Читать книгу La Collection Intégrale de Sherlock Holmes - Arthur Conan Doyle - Страница 42

S

Оглавление

– Pas le moindre doute. C’est Neville qui a écrit ces mots-là.

– Et ils ont été mis à la poste de Gravesend aujourd’hui. Eh bien, Madame Saint-Clair, les nuages s’éclaircissent, bien que je ne me risquerais pas à dire que le danger soit passé !

– Mais il doit être vivant, Monsieur Holmes.

– A moins que ce ne soit là un faux très habile pour nous lancer sur une fausse piste. La bague, après tout, ne prouve rien.
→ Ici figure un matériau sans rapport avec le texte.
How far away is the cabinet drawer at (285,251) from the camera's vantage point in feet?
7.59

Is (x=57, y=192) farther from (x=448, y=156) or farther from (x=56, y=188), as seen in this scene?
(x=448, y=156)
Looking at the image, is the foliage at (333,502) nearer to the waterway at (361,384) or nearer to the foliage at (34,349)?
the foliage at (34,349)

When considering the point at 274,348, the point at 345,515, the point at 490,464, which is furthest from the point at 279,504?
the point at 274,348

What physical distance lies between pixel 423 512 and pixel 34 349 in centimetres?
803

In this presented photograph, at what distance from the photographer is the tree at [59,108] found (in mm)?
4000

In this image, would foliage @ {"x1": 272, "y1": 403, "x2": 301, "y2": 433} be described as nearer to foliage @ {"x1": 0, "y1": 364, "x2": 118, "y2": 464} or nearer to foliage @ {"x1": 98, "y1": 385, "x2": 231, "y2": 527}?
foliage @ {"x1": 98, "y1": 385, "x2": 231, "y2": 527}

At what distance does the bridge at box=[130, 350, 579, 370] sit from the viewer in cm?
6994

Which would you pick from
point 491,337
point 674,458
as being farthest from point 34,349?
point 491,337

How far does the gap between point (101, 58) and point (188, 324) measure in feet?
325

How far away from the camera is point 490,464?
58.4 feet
On peut la lui avoir prise.

– Non, non ! c’est bien, absolument bien, son écriture.

– D’accord ! Pourtant ce billet a pu être écrit lundi et mis à la poste aujourd’hui seulement.

– C’est possible.

– S’il en est ainsi, bien des choses ont pu survenir depuis.

– Oh ! il ne faut pas me décourager, Monsieur Holmes. Je sais qu’il ne court aucun danger. Il y a entre nous tant d’affinités que s’il lui arrivait malheur je le saurais, je le sentirais. Le jour même où je l’ai vu pour la dernière fois, il s’est coupé. Il était dans la chambre à coucher et moi, de la salle à manger où j’étais, je me suis sur-le-champ précipitée au premier, car j’étais certaine que quelque chose venait de lui arriver. Croyez-vous que j’aurais été sensible à une telle bagatelle et que, malgré cela, j’ignorerais sa mort ?

– J’ai vu trop de choses pour ne pas savoir que les impressions d’une femme peuvent être de plus de poids que les conclusions analytiques d’un logicien. Et vous avez certainement, en cette lettre, une preuve importante pour corroborer votre façon de voir. Mais Si votre mari est vivant et s’il peut écrire, pourquoi resterait-il loin de vous ?

– Je ne saurais l’imaginer. C’est inconcevable.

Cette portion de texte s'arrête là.